El Gobierno de Keiko Fujimori prepara una reforma ambiental que aceleraría permisos, uniformaría criterios y sumaría presunción de veracidad y silencio administrativo positivo, una fórmula que preocupa porque podría reducir el control técnico sobre proyectos extractivos y obras.
La propuesta aparece en el pedido de facultades legislativas discutido en el primer Consejo de Ministros, y también tocaría minería, agricultura, pesca, energía y tributación, además de áreas naturales protegidas.

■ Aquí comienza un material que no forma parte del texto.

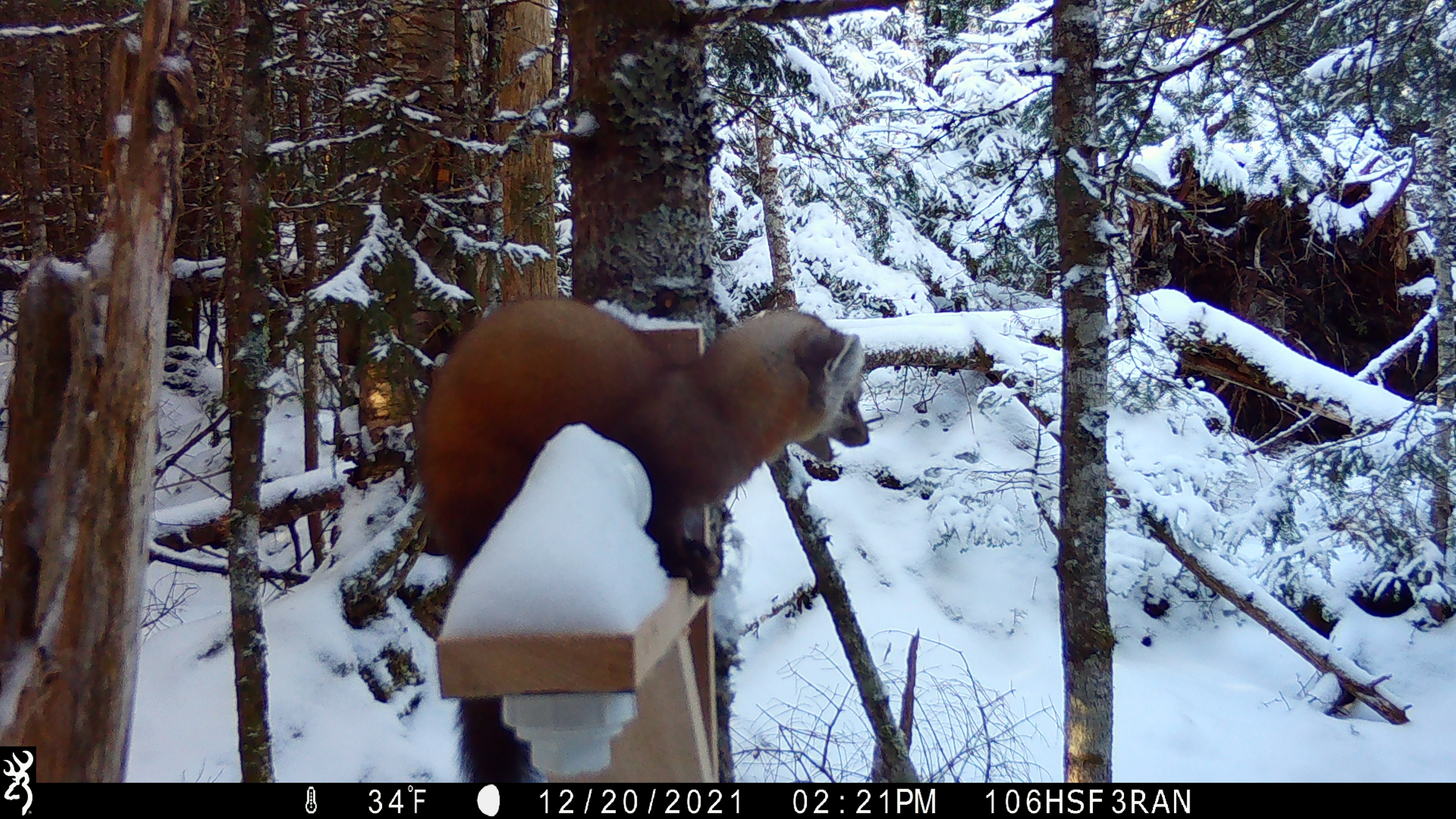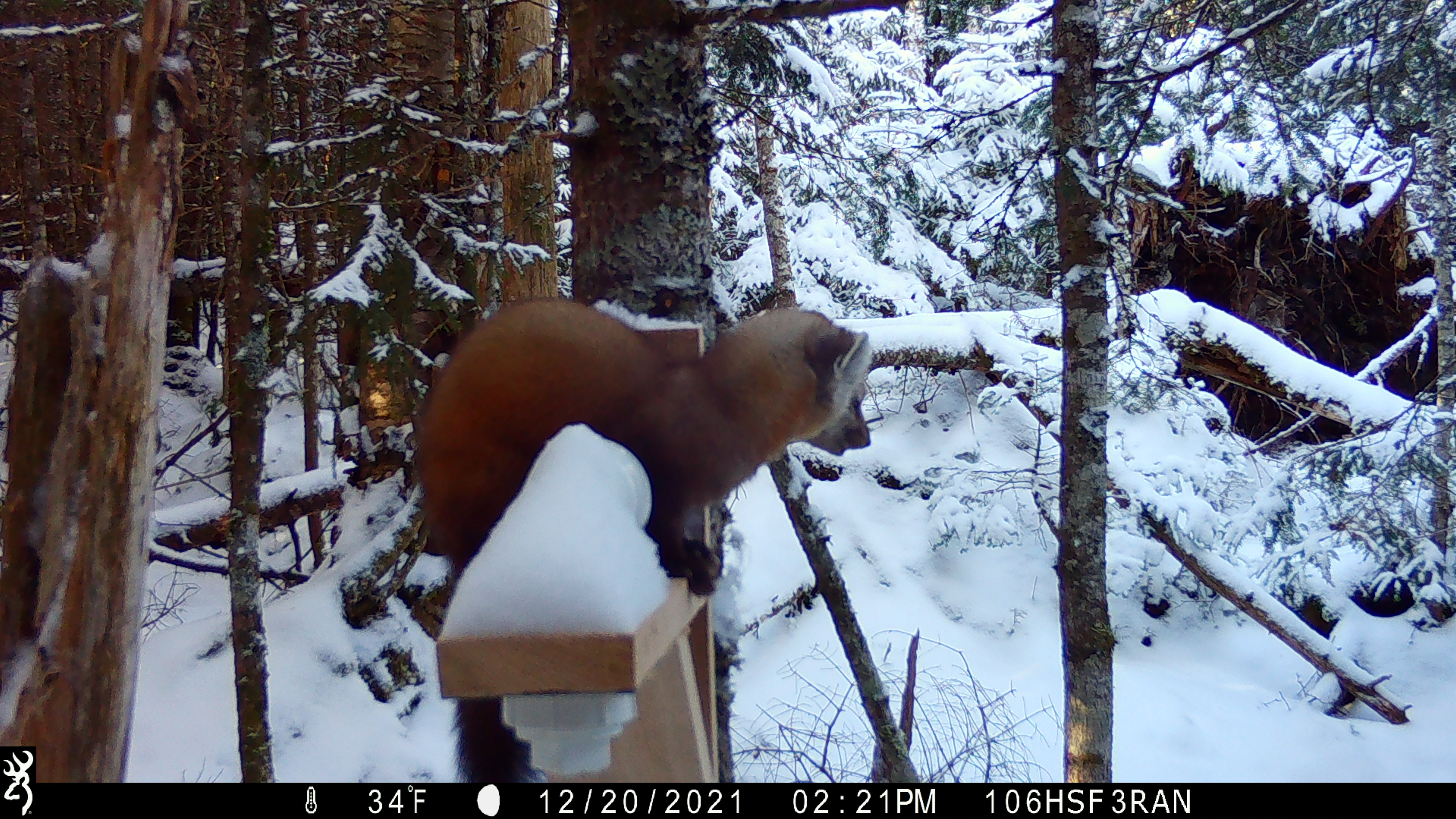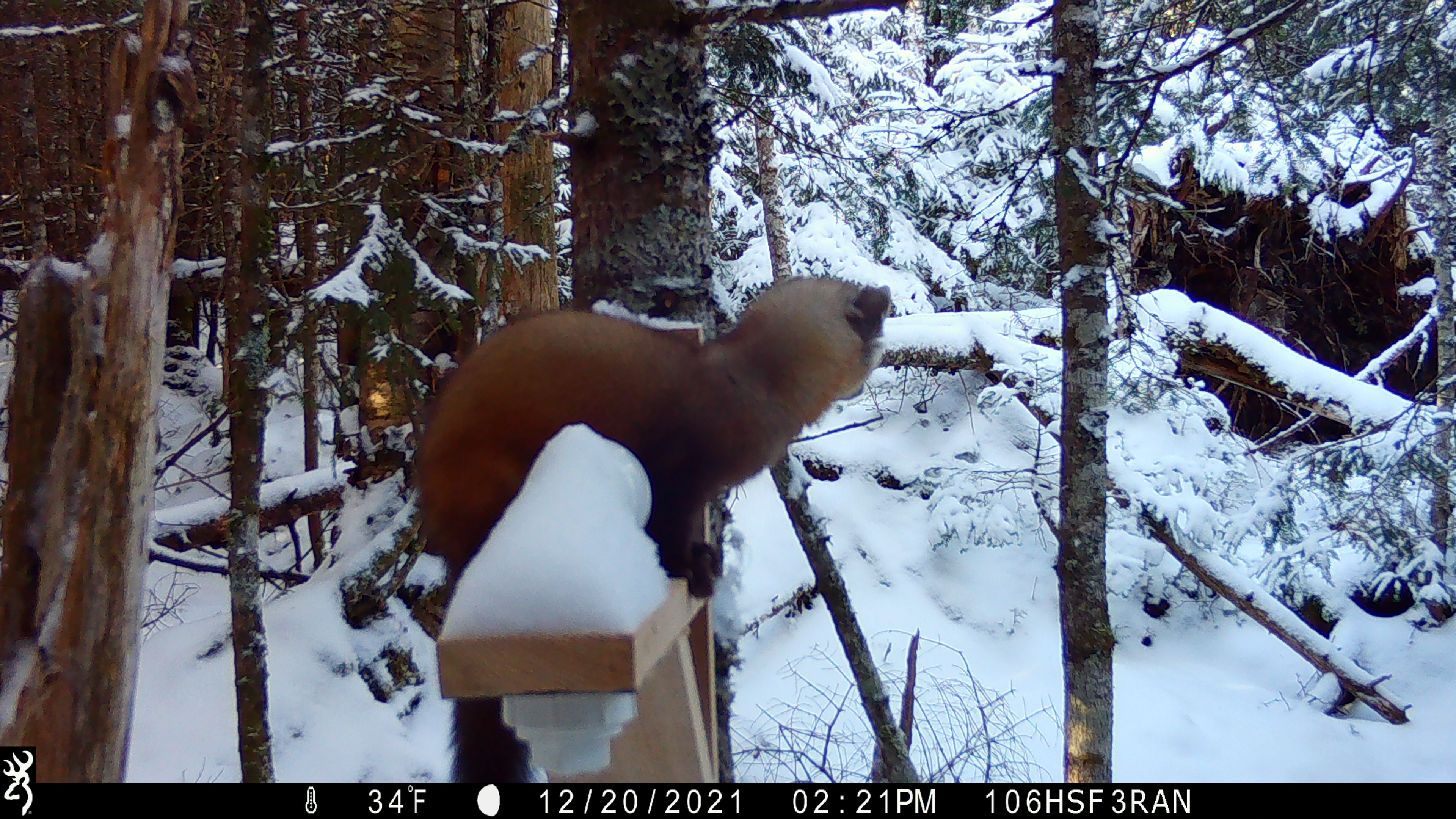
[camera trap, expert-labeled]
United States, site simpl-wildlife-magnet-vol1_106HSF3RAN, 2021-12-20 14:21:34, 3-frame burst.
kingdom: Animalia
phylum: Chordata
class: Mammalia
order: Carnivora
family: Mustelidae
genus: Martes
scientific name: Martes americana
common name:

El borrador busca acortar plazos de evaluación y ordenar a entidades como el Servicio Nacional de Certificación Ambiental para las Inversiones Sostenibles, la Autoridad Nacional del Agua y el Servicio Nacional de Áreas Naturales Protegidas.
El riesgo, según el propio análisis difundido, es que una revisión más rápida deje menos tiempo para evaluar impactos, medidas de mitigación y posibles daños sobre el ambiente y las poblaciones cercanas.
La propuesta también plantea que las restricciones en áreas protegidas se sustenten en evidencia científica, pero con instituciones que tienen poco personal y escasos recursos, esa exigencia podría complicar una protección oportuna.
En la práctica, el Ejecutivo quiere modificar la norma ambiental para facilitar inversiones y dar estabilidad a permisos ya otorgados, una decisión que abre debate por el peso que tendría frente a la defensa del territorio.